(International) Noise Conspiracy
Survival Sickness
[Burning Heart/Epitaph]
Rating: 4.2
The following is an excerpt from the advice column of Mr. Dennis Lyxzen,
singer of The (International) Noise Conspiracy, translated from Swedish:
Dear Mr. Lyxzen,
I have bad corns on my feet. I have tried all the recommended creams,
medicines, and even acupuncture. These corns scare my children and keep up
my wife at night. If they don't get better, she is going to leave me. How
do I get rid of them? Help. Axel, Axvall
Dear Axel,
These "corns" on your feet serve as a microcosm of the tools the ruling
elite use to destroy the potential of the proletariat artist. They are a
testament to the fact that the ordinary worker suffers at the hands of the
elite's brutish corporations. Stop sustaining the system! Liberate
yourself from societal boundaries and you shall truly be free. Solidarity.
Dennis
Dear Mr. Lyxzen,
Your singing for the Refused was rad. My friends and me thought all that
political talk was so neat. I even went to the mall to buy an anarchy
patch. It was expensive, but so worth it! Anyway, is your new band as cool
as the Refused? I hope so because you rule! Erik, Saltsjo-Boo
Dear Erik,
Music is nothing but an abstraction of an old and dull idea of bourgeois
self-realization, the self-made success of the creative artist, thus leaving
the rest to choke in the dust, settled to consume "creativity" in a boring
package. Dennis
Whoa! Did I just see what I think I saw? The last response you read was
not a pathetic attempt by the author to belittle the (International) Noise
Conspiracy and their politics; rather, it actually appears verbatim in the
liner notes of Survival Sickness. The irony is, this album all but
defines the "boring package" the Conspiracy is so adamant in destroying.

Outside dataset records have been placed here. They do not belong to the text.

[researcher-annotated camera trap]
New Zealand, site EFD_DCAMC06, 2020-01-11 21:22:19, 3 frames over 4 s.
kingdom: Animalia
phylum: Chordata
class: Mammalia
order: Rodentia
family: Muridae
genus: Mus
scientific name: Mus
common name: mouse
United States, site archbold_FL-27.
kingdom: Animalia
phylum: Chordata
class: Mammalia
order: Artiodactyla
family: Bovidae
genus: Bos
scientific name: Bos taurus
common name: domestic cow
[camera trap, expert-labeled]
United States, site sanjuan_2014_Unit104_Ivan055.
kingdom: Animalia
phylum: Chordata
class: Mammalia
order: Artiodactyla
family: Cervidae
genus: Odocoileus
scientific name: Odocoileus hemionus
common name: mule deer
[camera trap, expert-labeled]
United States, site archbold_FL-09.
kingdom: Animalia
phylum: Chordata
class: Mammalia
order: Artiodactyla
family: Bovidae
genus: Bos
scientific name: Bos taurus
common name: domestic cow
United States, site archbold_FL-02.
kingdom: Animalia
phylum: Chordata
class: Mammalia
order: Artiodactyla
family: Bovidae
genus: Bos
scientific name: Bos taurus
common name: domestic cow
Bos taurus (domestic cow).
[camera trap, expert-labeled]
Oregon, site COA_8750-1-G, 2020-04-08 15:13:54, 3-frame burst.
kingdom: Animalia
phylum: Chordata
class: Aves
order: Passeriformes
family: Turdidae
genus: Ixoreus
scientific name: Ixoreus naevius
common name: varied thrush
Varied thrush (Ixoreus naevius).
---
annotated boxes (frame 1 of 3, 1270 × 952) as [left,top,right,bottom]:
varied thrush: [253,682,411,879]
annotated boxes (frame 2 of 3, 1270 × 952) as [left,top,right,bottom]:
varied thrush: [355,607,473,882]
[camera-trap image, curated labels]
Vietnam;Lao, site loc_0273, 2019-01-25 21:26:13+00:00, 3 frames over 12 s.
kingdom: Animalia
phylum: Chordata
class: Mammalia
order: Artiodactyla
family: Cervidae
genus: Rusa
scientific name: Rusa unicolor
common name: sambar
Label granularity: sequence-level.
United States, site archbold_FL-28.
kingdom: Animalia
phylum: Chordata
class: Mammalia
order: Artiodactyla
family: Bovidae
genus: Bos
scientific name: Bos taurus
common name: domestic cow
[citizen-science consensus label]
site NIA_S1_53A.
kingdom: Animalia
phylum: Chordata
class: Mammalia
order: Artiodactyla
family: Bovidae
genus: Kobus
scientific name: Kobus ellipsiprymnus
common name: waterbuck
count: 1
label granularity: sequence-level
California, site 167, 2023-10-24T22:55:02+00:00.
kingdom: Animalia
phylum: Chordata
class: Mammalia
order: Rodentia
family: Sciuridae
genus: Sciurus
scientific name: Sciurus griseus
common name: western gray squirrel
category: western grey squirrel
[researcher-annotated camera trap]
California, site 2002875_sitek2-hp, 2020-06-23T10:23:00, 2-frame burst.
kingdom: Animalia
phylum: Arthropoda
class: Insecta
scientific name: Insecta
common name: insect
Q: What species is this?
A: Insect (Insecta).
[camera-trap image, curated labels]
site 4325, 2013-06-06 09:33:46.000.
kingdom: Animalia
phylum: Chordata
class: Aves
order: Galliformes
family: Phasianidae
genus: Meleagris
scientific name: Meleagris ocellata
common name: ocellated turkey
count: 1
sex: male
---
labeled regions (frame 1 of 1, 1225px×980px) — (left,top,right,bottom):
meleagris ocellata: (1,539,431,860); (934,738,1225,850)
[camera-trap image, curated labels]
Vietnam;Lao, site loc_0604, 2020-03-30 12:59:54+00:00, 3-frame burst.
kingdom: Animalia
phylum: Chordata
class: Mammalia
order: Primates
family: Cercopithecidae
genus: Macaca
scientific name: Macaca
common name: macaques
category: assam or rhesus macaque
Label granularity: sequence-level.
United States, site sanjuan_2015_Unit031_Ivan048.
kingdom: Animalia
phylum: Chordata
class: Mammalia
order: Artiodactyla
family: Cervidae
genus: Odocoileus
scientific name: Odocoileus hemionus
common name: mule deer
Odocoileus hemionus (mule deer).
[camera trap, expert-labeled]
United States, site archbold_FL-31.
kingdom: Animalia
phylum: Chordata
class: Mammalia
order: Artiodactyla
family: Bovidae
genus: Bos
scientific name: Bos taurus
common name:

Musically, the Noise Conspiracy seems content to rehash the mod sound into
the same predictable ruts and and chord progressions honed by countless
others. "The Reproduction of Death" and "Smash It Up" plead to be anything
by the Make-Up. How revolutionary is a band that constantly retreats into
standard verse/chorus routine? Oh, wait, I must be wrong since "the lyrics
all have to fit into the limits of the song, thus making them objects to
issues like rhythm, rhyme and length, making the words one-dimensional and
hallow of sorts."
This kind of excuse is a thumb-in-the-eye of all musical innovation. Just
because these guys haven't created their own unique sound doesn't mean they
should downplay the accomplishments of others. Have they heard the latest
from Modest Mouse? Does the name Radiohead ring a bell? If you enjoy the
pedantic babbling of some pseudo-intellectual anarchist know-it-alls, consider
this album your new bible. The rest of us will wait for something better.